I sighted the wreck of a gigantic capital ship. Its thick armor and structure would hopefully stand up to the alien's bombardment. I just had to get there before my attacker broke my ship.
A chunk of spacecraft clipped the corvette's hull, scraping the comms array clean off. Another smashed one of the drive nozzles. The main reactor died somewhere along the way. The corvette was in sorry shape by the time I limped into the ruined carcass of the capital ship.
And then, just as I was pulling a chunk of superstructure to seal myself in, I crushed the barrel of my last operable gun against a girder.
Yep. That's right. The reason you've found my dessicated corpse in here is because I ran into something. After all that fancy flying, I managed to forget all my training.

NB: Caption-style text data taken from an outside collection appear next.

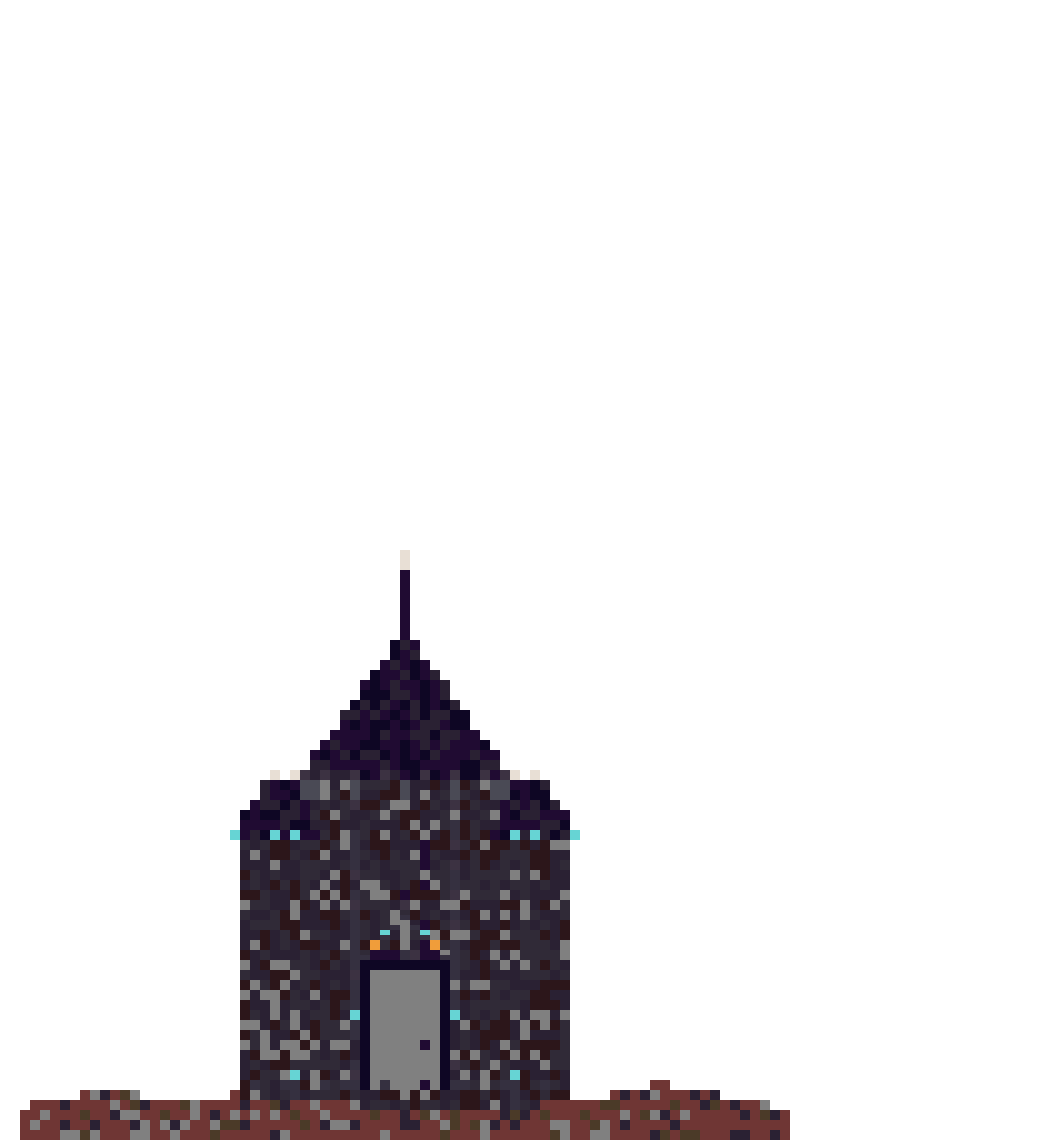 Evil Wizard Nether Portal Base front view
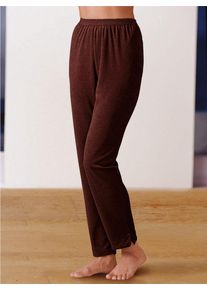 Nickihose feel good, Damen, Gr. 44/46, Normalgr&ouml;&szlig;en, braun, 80% Baumwolle, 20% Polyester, unifarben, Hosen Nickihose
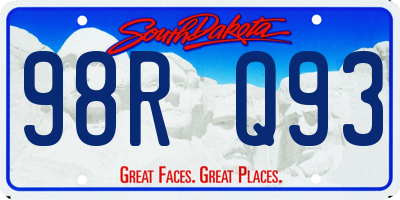 SD license plate 98RQ93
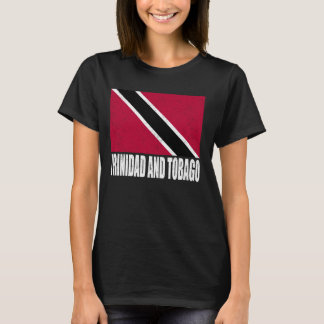 トリニダード・トバゴ国旗のグランジヴィンテージ土産 Tシャツ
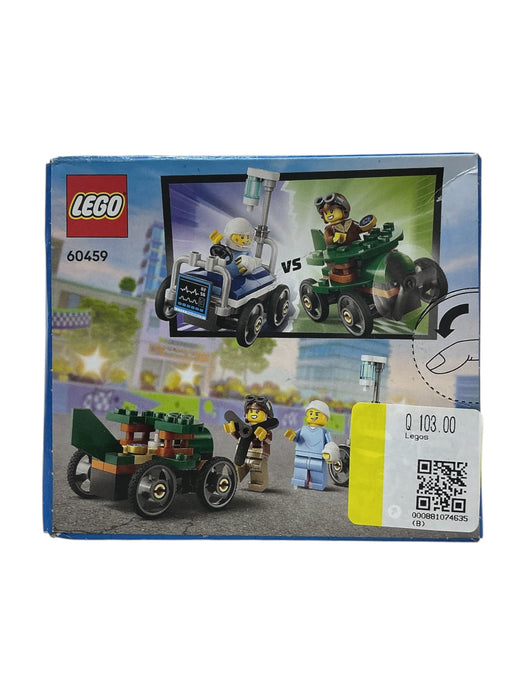 Avión contra cama de hospital (LEGO)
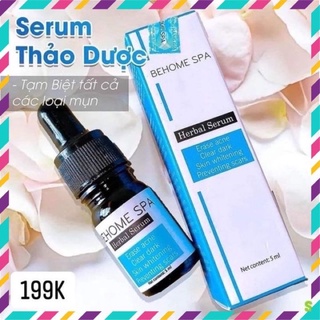 Serum mụn Thảo dược Behome Spa 👉FREESHIP👉 Serum mụn thảo Dược Behome Spa, Mụn ẩn, mụn thâm, mụn cám, mụn viêm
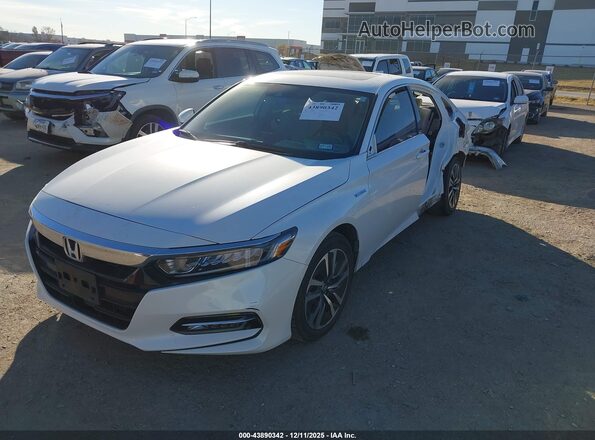 1HGCV3F57JA016471 2018 HONDA ACCORD HYBRID Белый 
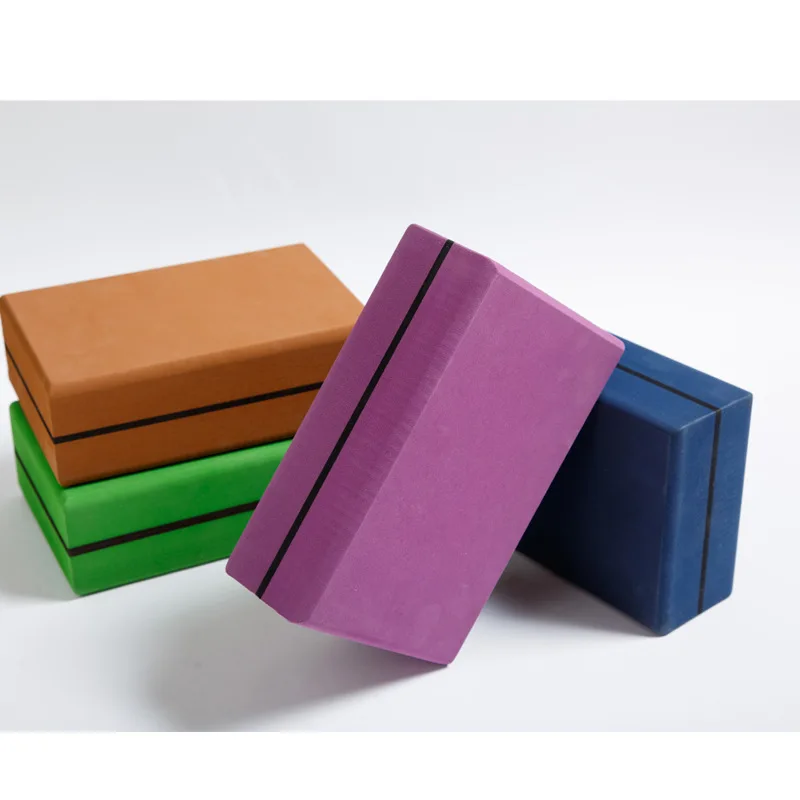 

Colorful new high density TPE block Yoga Dance auxiliary supplies increase brick color block nice pattern Yoga aids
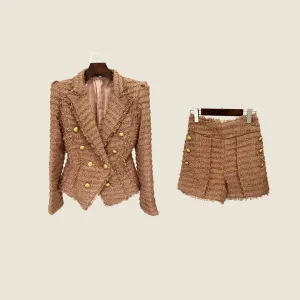 Trend4us Chic Luxury Woolen Suits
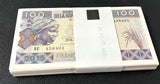 Guinea 100 Francs 2015 P A47 UNC Lot 100 Pcs 1 Bundle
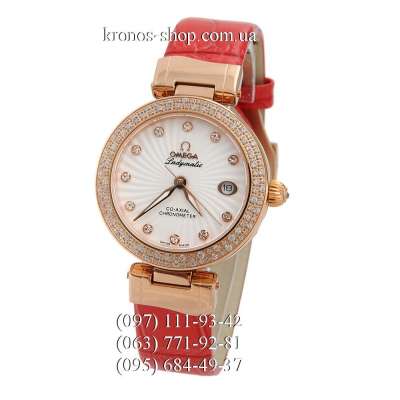 Omega De Ville Ladymatic Red/Gold/White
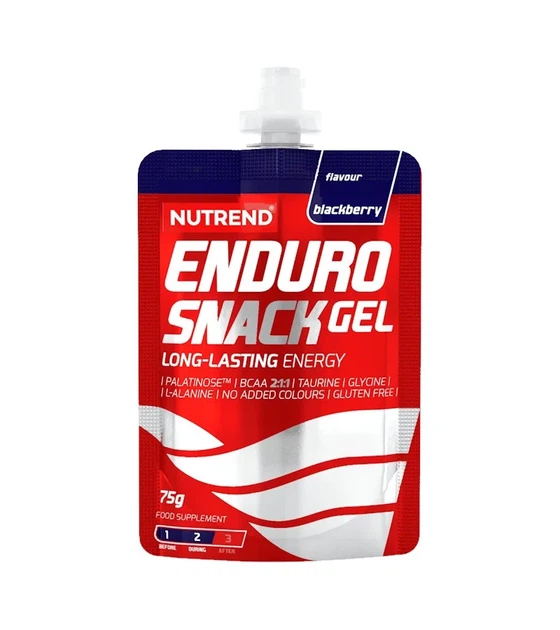 Гель енергетичний у саше Endurosnack Sachet Nutrend Ожина 75 г - зображення 4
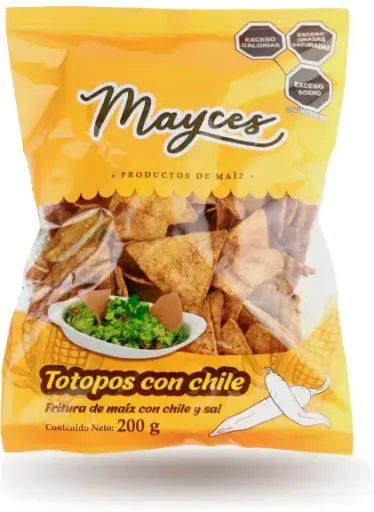 TOTOPOS CON CHILE ( MAYCES ) 200 G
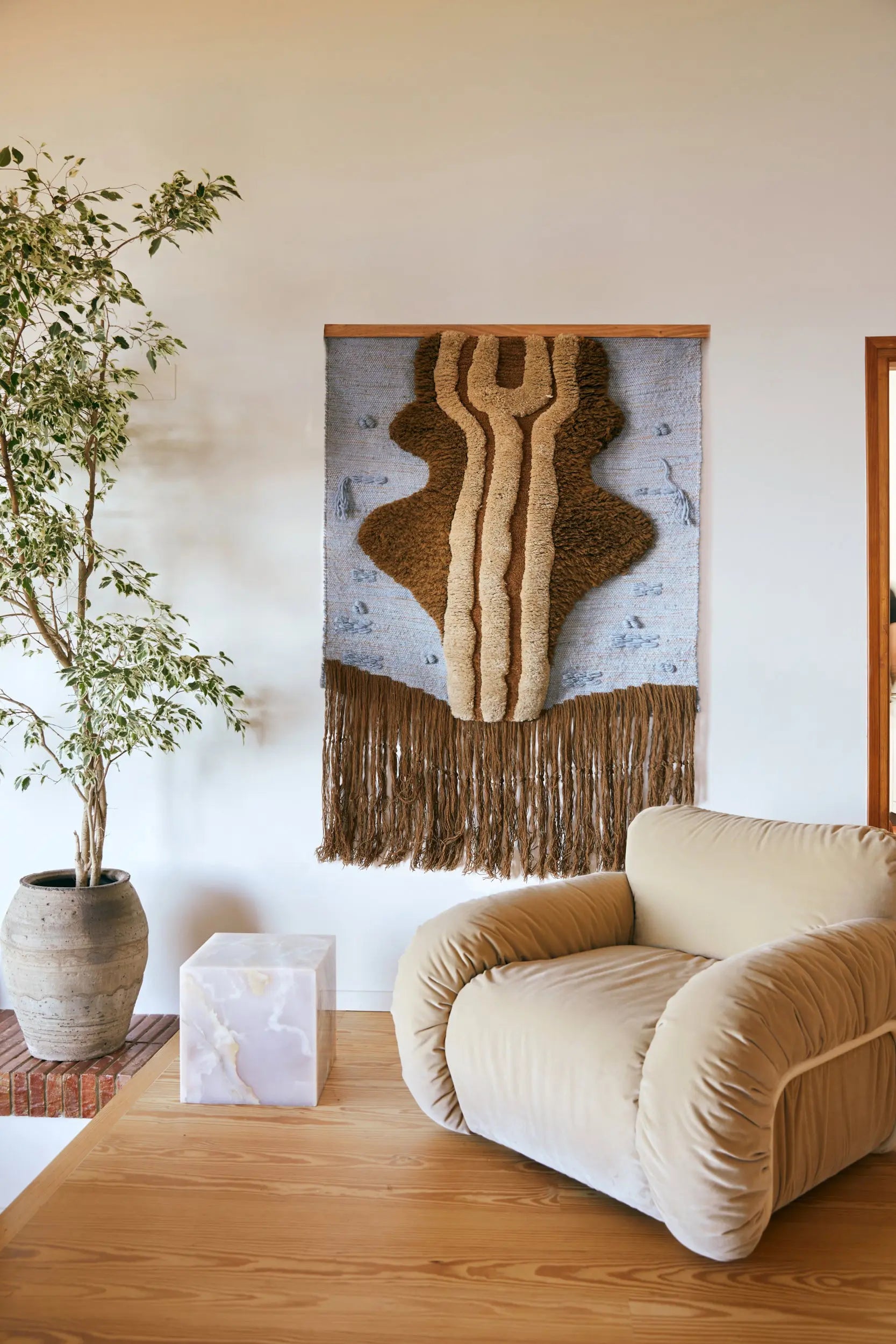 Table basse en Onyx rose - Amsterdam Déco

I unstrapped from the seat and made my way as best as I could down to the damage control station, in the vain hopes that I could restore the connection to the remaining guns. The mess in the shield generator's compartment put that idea down sharpish.
The generator was in three pieces. One was embedded in the main power conduit. The data cables were smashed to unrecognizable pulp. The casings which should have protected them were now floating loose in the compartment. I didn't have the skill to do surgery on the spinal cord of a spacecraft, so I closed the compartment silently and climbed back along the corridor. The scanner was still picking up the last ship. Escape was still not an option. The last thing I had left was salvage, and the puny damage control welder-cutter was grossly insufficient. Besides, this was a capital ship, not a carrier. Anything of use I found would neccessarily be absurdly large and completely useless to me, especially without a proper reactor.
I suited up anyway, dragging the ship close to a wall on the compactor beam. I cut through a frozen hatch in the wall of the propellant tank and found myself in a huge vessel.
I explored the ship, but I couldn't find anything I could take back. The damage control compartment I found was completely empty. The machine shop was dead, since the capital ship's reactor was out of commission. I found some spare rations in the galley, but they were unpalatable. I've been looking for anything useful for the past two weeks, and found nothing. Gradually, systems on the corvette have been dying. It's a race between life support and the backup reactor, at this point. I welded the corvette to the side of the tank, to keep it from floating off. Poor thing'll probably never fly again.
That alien ship's still out there, by the way. Bloody thing has nothing better to do than toss stuff at the hull. It tried to open my hidey-hole earlier today, but I welded the hole shut.
Well, it's been nice getting to know you, but my head is starting to hurt. Final log of some poor bastard miner who thought he could fly a warship, end.